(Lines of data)
::::

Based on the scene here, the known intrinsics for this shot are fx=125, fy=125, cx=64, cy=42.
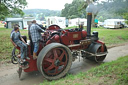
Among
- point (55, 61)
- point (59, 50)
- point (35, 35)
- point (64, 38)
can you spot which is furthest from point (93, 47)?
point (35, 35)

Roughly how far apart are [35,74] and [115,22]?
79.1 feet

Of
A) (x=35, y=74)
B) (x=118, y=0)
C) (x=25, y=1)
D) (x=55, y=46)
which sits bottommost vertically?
(x=35, y=74)

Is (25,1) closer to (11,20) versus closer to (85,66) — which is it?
(85,66)

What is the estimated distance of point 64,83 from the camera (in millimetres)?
3350

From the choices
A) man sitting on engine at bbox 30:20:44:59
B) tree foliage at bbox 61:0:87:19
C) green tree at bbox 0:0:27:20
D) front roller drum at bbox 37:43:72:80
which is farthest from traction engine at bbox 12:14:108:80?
tree foliage at bbox 61:0:87:19

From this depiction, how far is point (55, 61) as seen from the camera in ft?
13.4

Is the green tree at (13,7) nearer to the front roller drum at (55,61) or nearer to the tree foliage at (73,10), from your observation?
the front roller drum at (55,61)

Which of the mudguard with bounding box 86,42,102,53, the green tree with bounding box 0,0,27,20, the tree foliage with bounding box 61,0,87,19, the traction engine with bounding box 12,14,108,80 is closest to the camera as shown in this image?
the traction engine with bounding box 12,14,108,80

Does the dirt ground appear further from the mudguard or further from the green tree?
the green tree

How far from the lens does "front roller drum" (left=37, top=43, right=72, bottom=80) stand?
3.98m

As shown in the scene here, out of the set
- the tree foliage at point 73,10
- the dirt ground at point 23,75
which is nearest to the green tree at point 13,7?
the dirt ground at point 23,75

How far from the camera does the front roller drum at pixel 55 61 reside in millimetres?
3981

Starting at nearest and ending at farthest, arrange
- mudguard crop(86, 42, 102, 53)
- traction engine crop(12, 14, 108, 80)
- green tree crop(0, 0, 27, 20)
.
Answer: traction engine crop(12, 14, 108, 80), mudguard crop(86, 42, 102, 53), green tree crop(0, 0, 27, 20)

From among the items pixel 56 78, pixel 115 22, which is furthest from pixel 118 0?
pixel 115 22
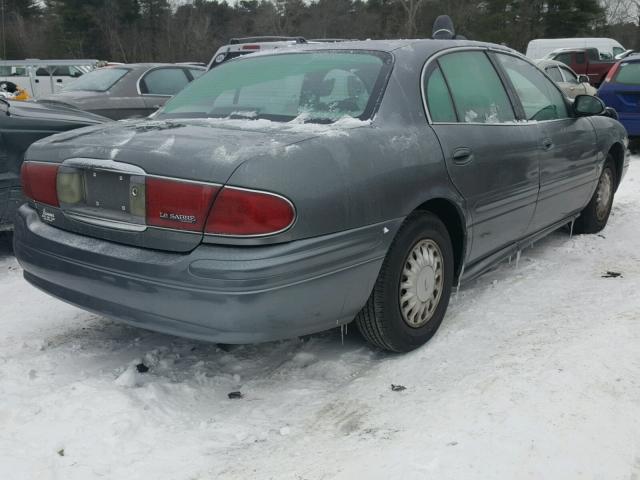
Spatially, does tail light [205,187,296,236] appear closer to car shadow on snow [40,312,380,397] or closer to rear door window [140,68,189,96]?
car shadow on snow [40,312,380,397]

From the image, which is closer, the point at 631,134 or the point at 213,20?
the point at 631,134

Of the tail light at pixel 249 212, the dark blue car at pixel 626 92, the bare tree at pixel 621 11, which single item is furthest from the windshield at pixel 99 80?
the bare tree at pixel 621 11

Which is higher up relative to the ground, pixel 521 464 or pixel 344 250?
pixel 344 250

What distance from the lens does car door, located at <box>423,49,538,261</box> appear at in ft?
10.7

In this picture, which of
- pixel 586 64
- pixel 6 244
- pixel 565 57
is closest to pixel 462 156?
pixel 6 244

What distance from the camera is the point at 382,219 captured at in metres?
2.71

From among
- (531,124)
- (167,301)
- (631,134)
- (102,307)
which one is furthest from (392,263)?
(631,134)

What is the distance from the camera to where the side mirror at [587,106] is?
453 centimetres

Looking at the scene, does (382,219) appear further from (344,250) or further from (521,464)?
(521,464)

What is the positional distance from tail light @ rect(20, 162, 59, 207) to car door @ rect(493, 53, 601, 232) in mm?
2762

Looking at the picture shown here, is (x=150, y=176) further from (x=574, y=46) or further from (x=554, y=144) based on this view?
(x=574, y=46)

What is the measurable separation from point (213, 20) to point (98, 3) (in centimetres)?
1059

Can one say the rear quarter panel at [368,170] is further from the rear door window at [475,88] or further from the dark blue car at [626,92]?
the dark blue car at [626,92]

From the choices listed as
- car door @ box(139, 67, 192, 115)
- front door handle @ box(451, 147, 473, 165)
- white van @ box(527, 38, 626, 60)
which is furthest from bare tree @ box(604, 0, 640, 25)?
front door handle @ box(451, 147, 473, 165)
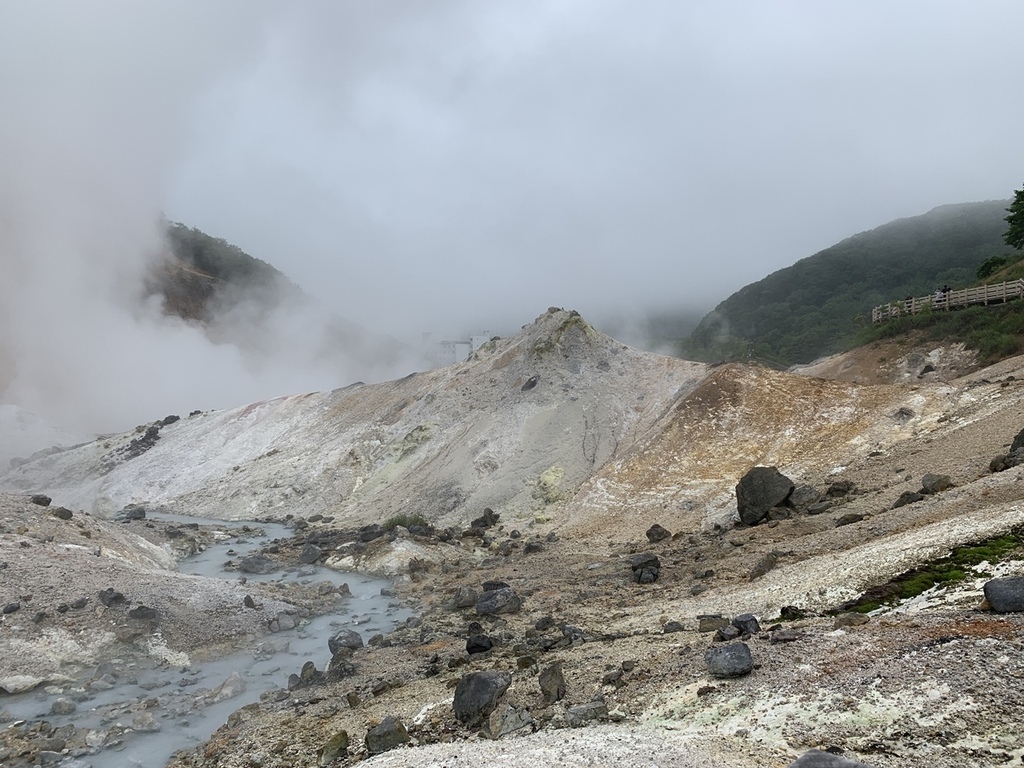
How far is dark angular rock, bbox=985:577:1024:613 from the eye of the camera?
8.43m

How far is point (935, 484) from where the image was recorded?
1800cm

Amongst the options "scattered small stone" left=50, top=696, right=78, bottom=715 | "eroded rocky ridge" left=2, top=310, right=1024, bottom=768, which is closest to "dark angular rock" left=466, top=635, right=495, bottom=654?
"eroded rocky ridge" left=2, top=310, right=1024, bottom=768

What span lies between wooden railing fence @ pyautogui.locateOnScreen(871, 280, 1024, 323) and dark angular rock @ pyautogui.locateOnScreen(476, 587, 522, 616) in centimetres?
3507

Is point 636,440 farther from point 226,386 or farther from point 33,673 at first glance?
point 226,386

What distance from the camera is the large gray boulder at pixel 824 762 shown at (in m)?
5.17

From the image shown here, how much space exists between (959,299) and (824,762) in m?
42.9

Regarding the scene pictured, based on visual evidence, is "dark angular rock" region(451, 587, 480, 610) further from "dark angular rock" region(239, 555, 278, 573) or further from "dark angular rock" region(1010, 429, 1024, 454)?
"dark angular rock" region(1010, 429, 1024, 454)

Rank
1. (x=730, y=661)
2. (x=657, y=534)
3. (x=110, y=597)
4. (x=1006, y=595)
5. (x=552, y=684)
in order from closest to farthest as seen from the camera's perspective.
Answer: (x=1006, y=595) < (x=730, y=661) < (x=552, y=684) < (x=110, y=597) < (x=657, y=534)

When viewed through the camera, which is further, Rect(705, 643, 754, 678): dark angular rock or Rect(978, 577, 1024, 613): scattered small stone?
Rect(705, 643, 754, 678): dark angular rock

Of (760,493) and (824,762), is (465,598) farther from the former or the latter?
(824,762)

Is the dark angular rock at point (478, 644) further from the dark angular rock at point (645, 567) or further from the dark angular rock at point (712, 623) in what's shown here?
the dark angular rock at point (645, 567)

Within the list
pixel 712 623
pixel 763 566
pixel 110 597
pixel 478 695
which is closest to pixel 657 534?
pixel 763 566

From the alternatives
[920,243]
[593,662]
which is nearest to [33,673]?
[593,662]

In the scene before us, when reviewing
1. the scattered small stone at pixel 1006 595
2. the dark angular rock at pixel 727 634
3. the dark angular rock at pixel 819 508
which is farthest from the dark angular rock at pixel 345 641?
the dark angular rock at pixel 819 508
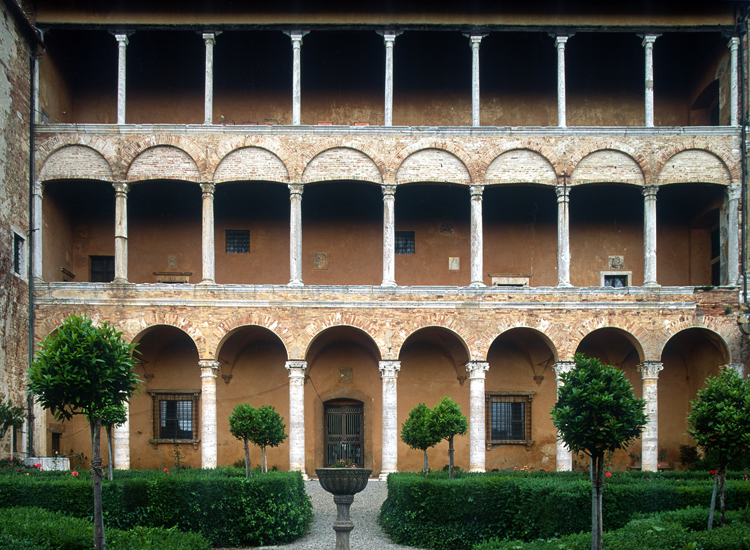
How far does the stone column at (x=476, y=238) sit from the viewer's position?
72.9 ft

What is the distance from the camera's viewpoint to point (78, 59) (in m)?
25.2

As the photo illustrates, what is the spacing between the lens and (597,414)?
459 inches

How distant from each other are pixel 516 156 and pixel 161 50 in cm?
1209

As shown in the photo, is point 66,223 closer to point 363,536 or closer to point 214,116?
point 214,116

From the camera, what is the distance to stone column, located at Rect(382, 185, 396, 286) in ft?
72.5

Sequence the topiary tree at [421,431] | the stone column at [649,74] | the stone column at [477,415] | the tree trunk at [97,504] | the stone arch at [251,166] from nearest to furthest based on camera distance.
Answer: the tree trunk at [97,504], the topiary tree at [421,431], the stone column at [477,415], the stone arch at [251,166], the stone column at [649,74]

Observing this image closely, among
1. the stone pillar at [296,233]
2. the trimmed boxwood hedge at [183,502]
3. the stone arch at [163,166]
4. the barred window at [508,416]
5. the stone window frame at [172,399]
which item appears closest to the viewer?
the trimmed boxwood hedge at [183,502]

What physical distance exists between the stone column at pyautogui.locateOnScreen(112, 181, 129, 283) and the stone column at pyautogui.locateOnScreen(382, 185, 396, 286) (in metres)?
7.36

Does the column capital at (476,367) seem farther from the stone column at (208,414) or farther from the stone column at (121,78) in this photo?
the stone column at (121,78)

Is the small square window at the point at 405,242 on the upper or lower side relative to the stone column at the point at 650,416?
upper

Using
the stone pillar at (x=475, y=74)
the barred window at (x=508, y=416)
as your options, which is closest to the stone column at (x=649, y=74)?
the stone pillar at (x=475, y=74)

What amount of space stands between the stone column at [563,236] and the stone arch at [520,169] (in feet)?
1.28

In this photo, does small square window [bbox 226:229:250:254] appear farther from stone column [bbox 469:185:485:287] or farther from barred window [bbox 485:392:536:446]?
barred window [bbox 485:392:536:446]

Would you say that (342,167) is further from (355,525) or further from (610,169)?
(355,525)
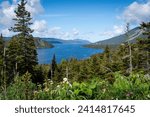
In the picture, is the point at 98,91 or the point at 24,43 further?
the point at 24,43

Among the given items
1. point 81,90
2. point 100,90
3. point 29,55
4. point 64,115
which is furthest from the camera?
point 29,55

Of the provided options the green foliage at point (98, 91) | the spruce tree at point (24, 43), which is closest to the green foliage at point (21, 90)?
the green foliage at point (98, 91)

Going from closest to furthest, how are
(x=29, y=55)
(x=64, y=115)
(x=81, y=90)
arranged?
(x=64, y=115) < (x=81, y=90) < (x=29, y=55)

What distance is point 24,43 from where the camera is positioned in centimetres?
5044

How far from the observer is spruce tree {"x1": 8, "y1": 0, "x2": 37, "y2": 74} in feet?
165

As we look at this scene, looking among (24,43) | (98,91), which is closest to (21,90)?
(98,91)

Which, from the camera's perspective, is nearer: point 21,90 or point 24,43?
point 21,90

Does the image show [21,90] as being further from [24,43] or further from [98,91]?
[24,43]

::::

▸ **Instructions to follow**
Lay out the entries as a two-column CSV with the columns entry and answer, one row per entry. Begin at the line that has "Which, from the", stop after the last entry, and put each value in one quoted field with line breaks turned into spaces.

▸ **Response to this task**
entry,answer
"Which, from the camera's perspective, is nearer: point 21,90 or point 24,43?","point 21,90"
"Does the image show [21,90] as being further from [24,43] or further from [98,91]?","[24,43]"